TEXTE FOURNI:
Une enquête inattendue pour le commandant Keraudren qui le conduit, de cadavre en cadavre, jusqu'à un point de non retour...

Deux enquêtes policières sont menées parallèlement. L’une est locale, une série de meurtres dans une famille du milieu viticole. La seconde, d’importance nationale, concerne la mort d’un magnat chinois dans un crash d’hélicoptère. L’intrigue se déroule principalement dans les vignobles bordelais. C’est un milieu fort de traditions mais aussi un commerce qui intéresse de plus en plus les hommes d’affaires étrangers. Dans ce roman, les deux aspects s’entrechoquent : l’héritage traditionnel rencontre les manigances de la mafia chinoise, soupçonnée d’être à la tête d’un trafic de vins.

Un livre inspiré par un dossier brûlant d'actualité, et sur lequel le parquet financier de Paris vient d'ouvrir une enquête...

INFORMATIONS SOURCES:

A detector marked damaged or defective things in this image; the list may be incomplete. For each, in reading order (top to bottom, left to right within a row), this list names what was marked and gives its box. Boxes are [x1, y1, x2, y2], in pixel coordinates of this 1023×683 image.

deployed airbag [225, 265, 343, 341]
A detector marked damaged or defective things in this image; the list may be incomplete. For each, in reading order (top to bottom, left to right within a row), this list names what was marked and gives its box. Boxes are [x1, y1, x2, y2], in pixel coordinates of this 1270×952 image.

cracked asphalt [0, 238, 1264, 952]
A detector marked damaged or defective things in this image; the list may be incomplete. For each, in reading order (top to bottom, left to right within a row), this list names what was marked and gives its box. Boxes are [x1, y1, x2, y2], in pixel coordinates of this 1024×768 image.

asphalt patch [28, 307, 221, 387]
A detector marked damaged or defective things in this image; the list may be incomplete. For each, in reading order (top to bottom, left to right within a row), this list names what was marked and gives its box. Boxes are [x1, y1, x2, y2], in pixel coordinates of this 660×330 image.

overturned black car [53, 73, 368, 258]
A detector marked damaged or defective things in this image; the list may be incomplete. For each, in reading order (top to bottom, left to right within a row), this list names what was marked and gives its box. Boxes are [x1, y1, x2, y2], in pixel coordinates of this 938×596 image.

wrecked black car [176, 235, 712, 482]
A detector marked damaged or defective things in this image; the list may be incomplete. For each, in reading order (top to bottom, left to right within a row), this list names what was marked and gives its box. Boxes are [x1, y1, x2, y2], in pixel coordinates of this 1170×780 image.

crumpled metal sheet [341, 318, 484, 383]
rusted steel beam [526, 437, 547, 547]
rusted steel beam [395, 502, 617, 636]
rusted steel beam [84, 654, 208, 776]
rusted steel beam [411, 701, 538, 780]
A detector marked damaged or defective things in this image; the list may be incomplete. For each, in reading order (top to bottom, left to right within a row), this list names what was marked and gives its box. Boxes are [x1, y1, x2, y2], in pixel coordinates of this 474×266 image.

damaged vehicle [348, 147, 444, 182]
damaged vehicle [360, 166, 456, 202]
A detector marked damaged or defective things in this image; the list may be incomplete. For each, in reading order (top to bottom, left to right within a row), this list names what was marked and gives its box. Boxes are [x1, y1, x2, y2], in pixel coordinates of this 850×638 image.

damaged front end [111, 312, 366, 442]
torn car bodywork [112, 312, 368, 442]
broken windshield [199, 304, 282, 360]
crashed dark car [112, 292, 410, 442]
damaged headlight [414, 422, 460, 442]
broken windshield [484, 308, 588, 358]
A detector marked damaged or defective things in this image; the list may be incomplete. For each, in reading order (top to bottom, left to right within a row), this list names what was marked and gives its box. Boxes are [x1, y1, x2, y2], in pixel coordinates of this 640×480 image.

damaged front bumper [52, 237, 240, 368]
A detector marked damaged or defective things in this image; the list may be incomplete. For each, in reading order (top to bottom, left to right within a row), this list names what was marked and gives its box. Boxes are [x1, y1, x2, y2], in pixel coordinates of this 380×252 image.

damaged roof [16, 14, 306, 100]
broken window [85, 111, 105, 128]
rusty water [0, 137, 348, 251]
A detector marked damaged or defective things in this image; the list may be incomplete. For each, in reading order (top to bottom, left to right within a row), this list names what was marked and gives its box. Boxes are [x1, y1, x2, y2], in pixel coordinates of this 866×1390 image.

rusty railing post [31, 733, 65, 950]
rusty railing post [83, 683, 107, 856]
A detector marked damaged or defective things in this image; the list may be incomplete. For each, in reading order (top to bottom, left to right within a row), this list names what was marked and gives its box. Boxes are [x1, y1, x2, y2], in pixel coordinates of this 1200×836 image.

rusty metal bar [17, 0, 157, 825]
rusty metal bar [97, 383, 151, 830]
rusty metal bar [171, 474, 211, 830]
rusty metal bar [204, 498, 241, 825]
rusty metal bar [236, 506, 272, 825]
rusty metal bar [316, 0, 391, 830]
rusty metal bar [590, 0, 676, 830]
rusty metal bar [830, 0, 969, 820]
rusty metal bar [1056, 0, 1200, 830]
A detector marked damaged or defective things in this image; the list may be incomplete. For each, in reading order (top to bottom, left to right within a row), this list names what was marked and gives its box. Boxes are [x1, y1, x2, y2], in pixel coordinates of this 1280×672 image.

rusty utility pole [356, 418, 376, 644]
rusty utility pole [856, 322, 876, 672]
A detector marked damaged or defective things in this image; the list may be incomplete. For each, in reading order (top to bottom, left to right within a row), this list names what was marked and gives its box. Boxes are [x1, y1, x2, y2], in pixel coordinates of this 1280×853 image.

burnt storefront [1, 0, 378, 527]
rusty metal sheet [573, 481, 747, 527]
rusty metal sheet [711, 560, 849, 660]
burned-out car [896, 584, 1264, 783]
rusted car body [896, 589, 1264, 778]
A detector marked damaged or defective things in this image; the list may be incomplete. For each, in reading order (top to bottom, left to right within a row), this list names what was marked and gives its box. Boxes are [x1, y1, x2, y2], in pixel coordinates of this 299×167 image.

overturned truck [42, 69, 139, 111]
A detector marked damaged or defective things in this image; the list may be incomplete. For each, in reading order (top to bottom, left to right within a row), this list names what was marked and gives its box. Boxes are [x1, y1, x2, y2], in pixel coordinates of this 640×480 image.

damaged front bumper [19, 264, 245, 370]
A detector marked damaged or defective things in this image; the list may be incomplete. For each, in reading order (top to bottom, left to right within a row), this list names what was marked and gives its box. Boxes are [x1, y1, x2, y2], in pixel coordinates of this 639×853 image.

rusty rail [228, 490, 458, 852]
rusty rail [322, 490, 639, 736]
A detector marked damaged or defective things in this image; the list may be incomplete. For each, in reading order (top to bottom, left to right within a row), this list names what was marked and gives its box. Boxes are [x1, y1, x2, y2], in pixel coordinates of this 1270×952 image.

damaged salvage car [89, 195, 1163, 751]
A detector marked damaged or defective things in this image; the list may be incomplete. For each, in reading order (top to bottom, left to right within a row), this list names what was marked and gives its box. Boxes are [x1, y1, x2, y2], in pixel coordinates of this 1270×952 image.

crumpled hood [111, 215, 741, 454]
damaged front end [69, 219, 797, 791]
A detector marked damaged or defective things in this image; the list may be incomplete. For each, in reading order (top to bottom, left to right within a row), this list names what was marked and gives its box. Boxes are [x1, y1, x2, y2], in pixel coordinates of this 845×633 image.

TÂCHE ASSIGNÉE 1: D'après la présentation du roman du commandant Keraudren, dans quelle région se déroule principalement l'intrigue ?
TÂCHE ASSIGNÉE 2: Poursuivez, s'il vous plaît, la présentation du roman du commandant Keraudren à partir de sa dernière phrase.

RÉPONSE RÉDIGÉE 1: L'intrigue se déroule principalement dans les vignobles bordelais.

RÉPONSE RÉDIGÉE 2:
CE QU'EN PENSE LA CRITIQUE

-Commissaire de police, Bernard Catto, s'attache à décrire avec réalisme le déroulement des procédures. Les personnages sont à peine esquissés, l'auteur se concentre sur l'intrigue. L'histoire inspirée d'événements réels est intéressante - py314159, Babelio

À PROPOS DE L'AUTEUR

Bernard Catto a débuté sa vie professionnelle dans la marine marchande, puis à l’Agence France Presse, avant de faire carrière dans la police nationale, où il a intégré le corps des commissaires. Il a été à la tête de nombreux postes opérationnels, tant en Outre mer qu’en métropole. Il met en scène dans ses romans, des «flics» qu’il a côtoyés au cours de sa carrière, comme des situations réelles qui empruntent à son expérience et à son vécu. Il vit à Bordeaux.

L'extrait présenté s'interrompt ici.